I’ve shared some of their music in here a few times but if you’ve never listened before the new Touché Amoré record Lament is out today and it is in a shocking twist very good imo.

Dan Ozzi did one of his patented Rank Your Records interviews with the band’s Jeremy Bolm this week which you can find here.

I especially appreciated this exchange about their previous gorgeous album Stage Four which was largely about Bolm’s mother passing.

Like you were saying before, when you write a record about death, which is so universal, I imagine people want to talk to you about that and connect to somebody.

Yeah. A lot. And if it’s not in person, it’s through DMs, it’s through tweets, all of that stuff. There’s such an amount of guilt on myself for hating having those interactions. It’s a really landmine way of feeling, where it’s like... I cannot stand that I have to deal with this—that I have to deal with people continuously bombarding me with the saddest shit I’ve ever heard in my entire life. But I get why they’re doing it. I’d do the same shit in their position. I was a kid, I get it. But I also have 40-year-olds coming to me about this. Death becomes a lot more prominent when you’re older. I remember when I first played the record for [Drug Church singer] Pat Kindlon, he was like, “Well, you just completely dissociated yourself from your young audience. No 17-year-old is gonna be headwalking to this song.” And he was absolutely right. All of a sudden, we were being accepted by old hardcore guys who wouldn’t fuck with us before.

But I just don’t know how to put into words my feelings about it. It’s like, I’m having a good night, I just played a show and had a good time, I’m hanging out with friends I haven’t seen in a while because we’re in fucking Minneapolis, and I’m walking through the venue and on my way someone will pull me aside and tell me their dad just died. It’s a punch in the fucking gut. I panic and don’t know how to respond to that. Do you say thank you? Thank you is clearly not the response. But then you realize that a lot of times, they’re not looking for a response, they just want to share that with you. I don’t think I thought a lot in my youth, talking to singers in bands, about what that does to them. That was the conversation I was willing to have on this new record. It felt good to at least get off my chest.

The Drowned Children

You see, they have no judgment.
So it is natural that they should drown,
first the ice taking them in
and then, all winter, their wool scarves
floating behind them as they sink
until at last they are quiet.
And the pond lifts them in its manifold dark arms.

But death must come to them differently,
so close to the beginning.
As though they had always been
blind and weightless.
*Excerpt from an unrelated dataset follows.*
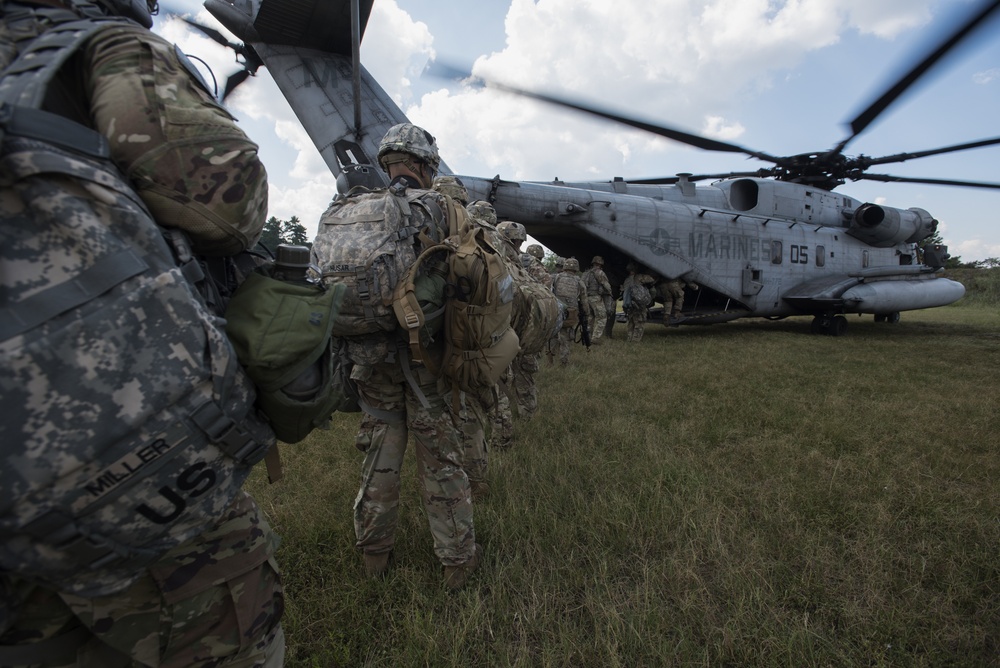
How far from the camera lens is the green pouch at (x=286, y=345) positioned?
1.00 meters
Therefore
the rest is dreamed, the lamp,
the good white cloth that covered the table,
their bodies.

And yet they hear the names they used
like lures slipping over the pond:
What are you waiting for
come home, come home, lost
in the waters, blue and permanent.

-Louise Glück

Yesterday I went to swim laps for the first time since March 12 or so whenever it was my last normal(ish) day was. It was in a rundown recreation center in a town nearby our new home and I wasn’t entirely sure it was a good idea but I am by now fully and finally overcome by this anchoring to home and increasingly called to recklessness and in any case they have you reserve a lane by hour ($10 a pop come on man) and you can look up when none of the other lanes have been reserved so you can basically make sure you are the only one there which for most of the time I indeed was.

I used to feel a certain different type of lonely swimming laps in my teeming overcrowded old pool but having a silent public pool to yourself is unsettling it feels like you’ve made a wrong turn of sorts which most of the time I indeed believe I have.